E questo, come ovvio, acquisisce maggior peso e obbligatorietà nel caso della Politica, e di quanti a vario titolo ricoprono cariche di responsabilità negli ambiti che più influenzano le nostre vite: Amministrazioni e Servizi, Economia e Finanza, Cultura.

A tali livelli, il noto aforisma latino “verba docent sed exempla trahunt” (le parole possono anche insegnare, ma gli esempi spronano) echeggia/dovrebbe echeggiare come imperativo categorico, bandendo la retorica qualunquista e – come amerebbe dire da noi Luigi Einaudi – quegli “scatoloni vuoti” della propaganda raffazzonata e senza argomentazioni solide.

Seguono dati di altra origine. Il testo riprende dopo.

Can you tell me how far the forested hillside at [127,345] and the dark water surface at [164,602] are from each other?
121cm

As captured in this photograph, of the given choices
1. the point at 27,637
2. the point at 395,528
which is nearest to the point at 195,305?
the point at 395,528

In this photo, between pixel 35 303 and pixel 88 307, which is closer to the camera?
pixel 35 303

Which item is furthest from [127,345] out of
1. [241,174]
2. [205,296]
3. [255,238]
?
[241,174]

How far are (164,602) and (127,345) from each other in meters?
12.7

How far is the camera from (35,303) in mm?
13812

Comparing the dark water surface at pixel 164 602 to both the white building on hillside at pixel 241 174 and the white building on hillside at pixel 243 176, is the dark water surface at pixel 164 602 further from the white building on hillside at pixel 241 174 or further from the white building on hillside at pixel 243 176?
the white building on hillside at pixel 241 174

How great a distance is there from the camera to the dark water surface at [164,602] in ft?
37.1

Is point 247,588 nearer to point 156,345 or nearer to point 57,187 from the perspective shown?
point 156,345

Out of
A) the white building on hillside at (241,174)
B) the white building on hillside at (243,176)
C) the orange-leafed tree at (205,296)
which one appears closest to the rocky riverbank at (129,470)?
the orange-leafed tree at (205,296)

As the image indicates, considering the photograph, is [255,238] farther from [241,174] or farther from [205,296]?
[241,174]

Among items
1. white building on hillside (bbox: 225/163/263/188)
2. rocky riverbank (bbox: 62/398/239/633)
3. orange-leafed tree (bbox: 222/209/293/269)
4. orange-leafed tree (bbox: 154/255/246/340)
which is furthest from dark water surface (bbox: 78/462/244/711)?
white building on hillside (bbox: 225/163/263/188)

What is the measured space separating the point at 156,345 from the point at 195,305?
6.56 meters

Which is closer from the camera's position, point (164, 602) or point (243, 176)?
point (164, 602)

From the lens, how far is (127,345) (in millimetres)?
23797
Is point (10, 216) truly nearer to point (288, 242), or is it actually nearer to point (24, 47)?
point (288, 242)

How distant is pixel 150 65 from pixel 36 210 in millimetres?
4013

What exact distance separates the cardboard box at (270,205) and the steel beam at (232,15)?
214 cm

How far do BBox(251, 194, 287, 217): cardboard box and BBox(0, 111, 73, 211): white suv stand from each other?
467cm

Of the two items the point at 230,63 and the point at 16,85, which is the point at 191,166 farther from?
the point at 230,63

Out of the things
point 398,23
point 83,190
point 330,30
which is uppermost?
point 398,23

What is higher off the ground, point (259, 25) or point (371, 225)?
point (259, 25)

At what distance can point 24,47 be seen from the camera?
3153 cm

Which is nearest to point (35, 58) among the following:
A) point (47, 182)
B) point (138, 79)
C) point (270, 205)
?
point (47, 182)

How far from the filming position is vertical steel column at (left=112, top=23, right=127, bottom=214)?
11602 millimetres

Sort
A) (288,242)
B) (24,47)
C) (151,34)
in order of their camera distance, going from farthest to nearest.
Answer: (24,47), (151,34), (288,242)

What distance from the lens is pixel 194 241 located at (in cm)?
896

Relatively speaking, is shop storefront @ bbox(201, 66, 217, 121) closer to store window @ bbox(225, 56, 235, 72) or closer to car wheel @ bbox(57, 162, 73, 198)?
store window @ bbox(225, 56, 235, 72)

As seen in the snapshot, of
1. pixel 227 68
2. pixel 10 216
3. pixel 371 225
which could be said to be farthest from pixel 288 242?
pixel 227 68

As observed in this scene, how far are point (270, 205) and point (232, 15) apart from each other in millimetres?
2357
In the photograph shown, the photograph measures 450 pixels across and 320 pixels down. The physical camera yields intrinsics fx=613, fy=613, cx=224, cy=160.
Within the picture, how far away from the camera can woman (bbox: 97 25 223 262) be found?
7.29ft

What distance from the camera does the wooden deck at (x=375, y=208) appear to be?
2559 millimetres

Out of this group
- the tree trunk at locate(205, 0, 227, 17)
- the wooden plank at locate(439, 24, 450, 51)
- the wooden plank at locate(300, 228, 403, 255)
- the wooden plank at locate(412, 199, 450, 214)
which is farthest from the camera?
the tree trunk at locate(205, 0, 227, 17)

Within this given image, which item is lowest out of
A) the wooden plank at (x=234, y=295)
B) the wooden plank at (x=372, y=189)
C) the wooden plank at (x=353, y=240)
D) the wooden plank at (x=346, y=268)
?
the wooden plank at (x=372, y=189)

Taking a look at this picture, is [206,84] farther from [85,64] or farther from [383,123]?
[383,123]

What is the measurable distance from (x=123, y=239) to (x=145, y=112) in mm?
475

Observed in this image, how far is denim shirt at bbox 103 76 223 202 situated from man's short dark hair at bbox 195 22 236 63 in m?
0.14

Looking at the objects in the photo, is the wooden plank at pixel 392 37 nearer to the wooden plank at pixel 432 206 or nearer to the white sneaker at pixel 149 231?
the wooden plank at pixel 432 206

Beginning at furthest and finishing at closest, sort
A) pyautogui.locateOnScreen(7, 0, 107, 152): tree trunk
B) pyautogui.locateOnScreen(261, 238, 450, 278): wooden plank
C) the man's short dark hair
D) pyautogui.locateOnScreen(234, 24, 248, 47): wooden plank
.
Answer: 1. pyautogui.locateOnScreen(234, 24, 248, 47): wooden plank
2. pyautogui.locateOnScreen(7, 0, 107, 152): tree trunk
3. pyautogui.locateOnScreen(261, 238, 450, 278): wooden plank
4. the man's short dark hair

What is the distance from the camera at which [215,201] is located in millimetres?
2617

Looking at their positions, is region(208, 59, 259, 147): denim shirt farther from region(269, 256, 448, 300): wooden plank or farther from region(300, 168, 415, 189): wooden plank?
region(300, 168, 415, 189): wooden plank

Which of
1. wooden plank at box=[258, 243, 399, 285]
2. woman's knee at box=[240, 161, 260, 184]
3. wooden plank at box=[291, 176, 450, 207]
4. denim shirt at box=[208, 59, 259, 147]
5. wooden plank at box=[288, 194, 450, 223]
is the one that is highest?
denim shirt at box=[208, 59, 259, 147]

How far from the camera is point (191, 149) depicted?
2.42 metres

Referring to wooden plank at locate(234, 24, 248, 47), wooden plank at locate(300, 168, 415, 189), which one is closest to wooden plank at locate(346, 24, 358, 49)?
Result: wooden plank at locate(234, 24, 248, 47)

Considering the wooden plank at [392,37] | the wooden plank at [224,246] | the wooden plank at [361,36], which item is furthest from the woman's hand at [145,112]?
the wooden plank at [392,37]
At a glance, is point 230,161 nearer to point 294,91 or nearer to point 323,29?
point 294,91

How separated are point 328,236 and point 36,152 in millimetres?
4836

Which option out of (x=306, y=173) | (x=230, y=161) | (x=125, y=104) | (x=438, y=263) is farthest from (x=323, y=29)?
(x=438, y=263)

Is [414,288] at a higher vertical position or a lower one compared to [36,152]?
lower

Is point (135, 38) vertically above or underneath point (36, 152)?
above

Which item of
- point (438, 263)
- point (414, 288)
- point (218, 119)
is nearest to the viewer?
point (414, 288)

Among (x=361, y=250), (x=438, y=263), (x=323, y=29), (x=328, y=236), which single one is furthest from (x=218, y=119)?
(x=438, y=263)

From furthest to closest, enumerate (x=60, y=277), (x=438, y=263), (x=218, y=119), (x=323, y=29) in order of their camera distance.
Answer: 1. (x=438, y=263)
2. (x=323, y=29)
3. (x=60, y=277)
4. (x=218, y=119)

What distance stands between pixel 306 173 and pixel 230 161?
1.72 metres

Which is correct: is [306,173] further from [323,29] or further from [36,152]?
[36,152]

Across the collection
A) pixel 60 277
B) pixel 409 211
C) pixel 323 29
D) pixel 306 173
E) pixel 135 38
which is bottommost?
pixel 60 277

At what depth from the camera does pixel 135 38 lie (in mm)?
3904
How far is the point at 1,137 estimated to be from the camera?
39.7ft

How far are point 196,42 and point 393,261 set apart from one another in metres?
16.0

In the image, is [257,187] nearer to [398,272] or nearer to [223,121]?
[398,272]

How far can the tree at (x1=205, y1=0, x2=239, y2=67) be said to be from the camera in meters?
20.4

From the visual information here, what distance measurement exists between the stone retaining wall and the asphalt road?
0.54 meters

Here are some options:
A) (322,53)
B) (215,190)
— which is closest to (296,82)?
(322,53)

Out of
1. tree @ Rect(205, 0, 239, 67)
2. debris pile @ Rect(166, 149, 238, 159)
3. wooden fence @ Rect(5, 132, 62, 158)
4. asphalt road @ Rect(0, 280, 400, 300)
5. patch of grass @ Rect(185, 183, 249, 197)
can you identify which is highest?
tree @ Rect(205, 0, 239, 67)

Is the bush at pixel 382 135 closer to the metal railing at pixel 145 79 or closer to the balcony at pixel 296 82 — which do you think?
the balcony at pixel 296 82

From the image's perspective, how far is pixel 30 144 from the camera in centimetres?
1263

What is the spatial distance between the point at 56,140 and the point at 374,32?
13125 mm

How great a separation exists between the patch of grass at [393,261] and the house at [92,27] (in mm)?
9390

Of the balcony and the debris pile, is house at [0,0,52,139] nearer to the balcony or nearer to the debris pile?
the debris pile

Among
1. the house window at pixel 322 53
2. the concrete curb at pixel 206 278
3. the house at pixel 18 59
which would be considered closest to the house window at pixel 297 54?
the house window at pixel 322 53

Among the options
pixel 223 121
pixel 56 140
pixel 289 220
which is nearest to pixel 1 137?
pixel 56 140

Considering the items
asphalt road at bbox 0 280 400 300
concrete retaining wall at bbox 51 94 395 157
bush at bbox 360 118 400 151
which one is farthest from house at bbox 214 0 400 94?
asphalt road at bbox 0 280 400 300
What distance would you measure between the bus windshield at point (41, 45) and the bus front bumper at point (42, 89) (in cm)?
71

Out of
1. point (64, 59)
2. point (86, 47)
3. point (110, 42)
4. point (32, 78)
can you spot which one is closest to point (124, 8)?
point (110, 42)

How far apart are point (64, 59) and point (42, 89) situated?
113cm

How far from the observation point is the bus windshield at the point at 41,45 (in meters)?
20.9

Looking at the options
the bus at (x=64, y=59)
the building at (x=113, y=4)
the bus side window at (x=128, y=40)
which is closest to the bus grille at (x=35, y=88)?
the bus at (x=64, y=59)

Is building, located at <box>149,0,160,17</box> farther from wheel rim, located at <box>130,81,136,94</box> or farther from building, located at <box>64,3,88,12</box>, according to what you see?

Deficiando di ciò, è inevitabile che all’interno del tessuto sociale dilaghi un sentimento di precaria instabilità, giustappunto amplificato dall'assenza di punti fermi. In breve, dopo anni di negativo accumulamento oppure a causa di un evento subitaneo e improvviso, capita che gli argini si rompano, dando luogo a una più o meno grave e frustrante crisi.

L’etimo greco del termine tuttavia, racchiude già mirabilmente in sé la risoluzione del problema. “Crisi” significa infatti “decisione”: e proprio di decisioni tempestive, risolute e razionali si abbisogna durante quelle situazioni caratterizzate da maggior dubbio e instabilità.

Risolutezza e capacità decisionali sono infatti necessarie per risolvere la “stasi”, ovvero quella condizione “critica” (perché bisognosa di polso e mano ferme) passibile in nuce di evolvere tanto in senso favorevole quanto con esito negativo.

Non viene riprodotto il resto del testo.